The real tragedy is that the story of the novel and film is one of the great works of fiction of our time, powerful and inspirational, and it could have made a magnificent musical if given a book and score of sufficient weight and quality to do justice to its seriousness. What they should have done is hired Flaherty and Ahrens, who had already proved they could handle similar material with Ragtime, and who would do a similar musical the same year, Dessa Rose, that, while not entirely successful, was observed by many critics to have the dramatic spark The Color Purple lacked. But Oprah Winfrey, who had played a supporting role in the movie and who masterminded the musical’s production, was determined that the entire creative team be Black for symbolic reasons. And since there were no Black composers of any note working on Broadway at the time, she hired three Pop songwriters with no experience writing for the theater, and the rest is history.

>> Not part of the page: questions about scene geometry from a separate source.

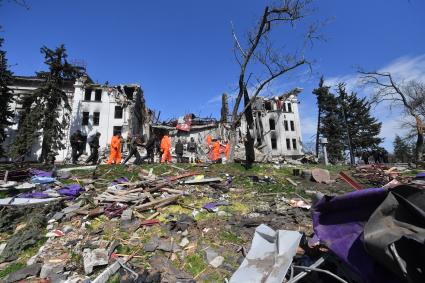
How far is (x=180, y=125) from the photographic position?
39.5 meters

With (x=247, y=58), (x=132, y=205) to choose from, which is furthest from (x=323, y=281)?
(x=247, y=58)

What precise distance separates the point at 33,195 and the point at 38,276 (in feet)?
15.2

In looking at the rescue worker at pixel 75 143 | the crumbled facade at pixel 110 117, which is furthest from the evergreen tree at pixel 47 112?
the rescue worker at pixel 75 143

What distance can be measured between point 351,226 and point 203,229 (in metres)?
3.80

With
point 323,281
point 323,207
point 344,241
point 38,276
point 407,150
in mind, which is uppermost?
point 407,150

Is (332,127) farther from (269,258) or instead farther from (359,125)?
(269,258)

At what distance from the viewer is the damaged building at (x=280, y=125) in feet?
154

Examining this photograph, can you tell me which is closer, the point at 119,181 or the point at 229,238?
the point at 229,238

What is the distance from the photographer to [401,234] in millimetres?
2748

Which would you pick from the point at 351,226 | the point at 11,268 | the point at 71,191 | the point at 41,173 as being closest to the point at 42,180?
the point at 41,173

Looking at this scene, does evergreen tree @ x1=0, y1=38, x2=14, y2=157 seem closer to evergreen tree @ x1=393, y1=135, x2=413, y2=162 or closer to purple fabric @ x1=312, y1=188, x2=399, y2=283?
purple fabric @ x1=312, y1=188, x2=399, y2=283

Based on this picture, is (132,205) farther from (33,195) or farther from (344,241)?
(344,241)

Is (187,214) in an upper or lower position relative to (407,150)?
lower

An extremely strong revival cast and the current political climate on Broadway led to a revival of this show ten years later being much better received than the original production. But this is still a mediocre and terribly disappointing show, continually relying on dynamic performers to communicate the drama that the composition fails to deliver, and its initial reception was far more deserved that the one given to its latest production. And when the current craze for political correctness passes, I imagine the show’s seeming vindication by history will fade with it, because while the show may be modestly entertaining in its way, no-one going into this show with an unbiased viewpoint and any familiarity with the source material could deny how short it falls of its illustrious source.